Research Data Management (Health Sciences)
Data Documentation
Investing time in creating data documentation will help to ensure that your research data can be found, understood, and used by others.
Ideally, you should begin to document your research data at the outset of your project, and continue to create and update the documentation throughout the course of your project. This will decrease the risk that your documentation will be incomplete, or that you will forget important details about your data.
Research data documentation falls in to two categories - project documentation and dataset documentation.
Project documentation includes:
- Where and how the data was collected
- How the data files are structured and organized
- How the data was validated
- How the data was transformed
- Who can access the data, and for what purpose
- How the data can be used, and under what conditions
Dataset documentation includes:
- Variable names and descriptions
- Explanation of codes and classification schemes used
- Algorithms used to transform data
- File format and software use
An essential piece of research data documentation, the readme file provides basic information about a data file or dataset to help ensure that the data can be correctly interpreted, both by you at a later date or by others when sharing or publishing data. For readme file best practices and recommended content, see Guide to writing "readme" style metadata from Cornell University Research Data Management Service Group.
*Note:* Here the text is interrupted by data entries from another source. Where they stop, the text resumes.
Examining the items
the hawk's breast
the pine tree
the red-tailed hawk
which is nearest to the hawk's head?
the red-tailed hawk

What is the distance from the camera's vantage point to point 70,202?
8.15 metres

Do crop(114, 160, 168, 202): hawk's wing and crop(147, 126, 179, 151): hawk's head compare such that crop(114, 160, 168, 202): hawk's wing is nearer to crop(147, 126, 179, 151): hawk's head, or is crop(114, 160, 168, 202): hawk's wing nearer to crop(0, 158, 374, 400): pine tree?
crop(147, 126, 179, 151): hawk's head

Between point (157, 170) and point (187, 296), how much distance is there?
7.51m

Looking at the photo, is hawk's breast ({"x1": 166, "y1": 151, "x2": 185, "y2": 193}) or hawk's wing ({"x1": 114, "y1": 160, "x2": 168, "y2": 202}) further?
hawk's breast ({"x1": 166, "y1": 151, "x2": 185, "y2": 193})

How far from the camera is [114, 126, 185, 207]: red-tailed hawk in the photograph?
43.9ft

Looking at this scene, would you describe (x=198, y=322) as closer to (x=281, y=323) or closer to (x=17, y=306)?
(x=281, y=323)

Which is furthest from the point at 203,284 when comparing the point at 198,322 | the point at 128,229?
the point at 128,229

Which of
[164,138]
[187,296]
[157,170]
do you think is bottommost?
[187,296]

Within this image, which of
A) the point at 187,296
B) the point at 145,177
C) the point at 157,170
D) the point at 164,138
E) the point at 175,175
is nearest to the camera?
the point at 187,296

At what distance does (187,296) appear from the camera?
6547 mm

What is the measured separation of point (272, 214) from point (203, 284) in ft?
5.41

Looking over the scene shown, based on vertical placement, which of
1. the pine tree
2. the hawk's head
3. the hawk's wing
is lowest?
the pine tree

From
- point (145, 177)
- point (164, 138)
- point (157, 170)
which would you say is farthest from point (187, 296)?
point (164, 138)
For further guidance on collecting, tracking, and structuring your research data documentation:
-
Basic Approach to Metadataby Stanford University Library
-
Best Practices: Metadataby DataOne
-
Research Data Management TrainingModule on metadata, documentation, and citation, MANTRA
Metadata Standards
Metadata means, simply, data about data. In the context of research data management, metadata refers to both data documentation, and to structured information that conforms to a metadata standard.
Metadata structures are often referred to as schemas. A schema is a logical plan which shows the relationships between metadata elements. The completed metadata are often reported in a machine-readable language such as XML.
Most data repositories require that your project metadata follows a specific standard. A widely-used, general purpose metadata standard is the Dublin Core Metadata Element Set. This standard defines fifteen properties used to describe data:
- Contributor - An entity responsible for making contributions to the resource.
- Coverage - The spatial or temporal topic of the resource, the spatial applicability of the resource, or the jurisdiction under which the resource is relevant.
- Creator - An entity primarily responsible for making the resource.
- Date - A point or period of time associated with an event in the life cycle of the resource.
- Description - An account of the resource.
- Format - The file format, physical medium, or dimensions of the resource.
- Identifier - An unambiguous reference to the resource within a given context.
- Language - A language of the resource.
- Publisher - An entity responsible for making the resource available.
- Relation - A related resource.
- Rights - Information about rights held in and over the resource.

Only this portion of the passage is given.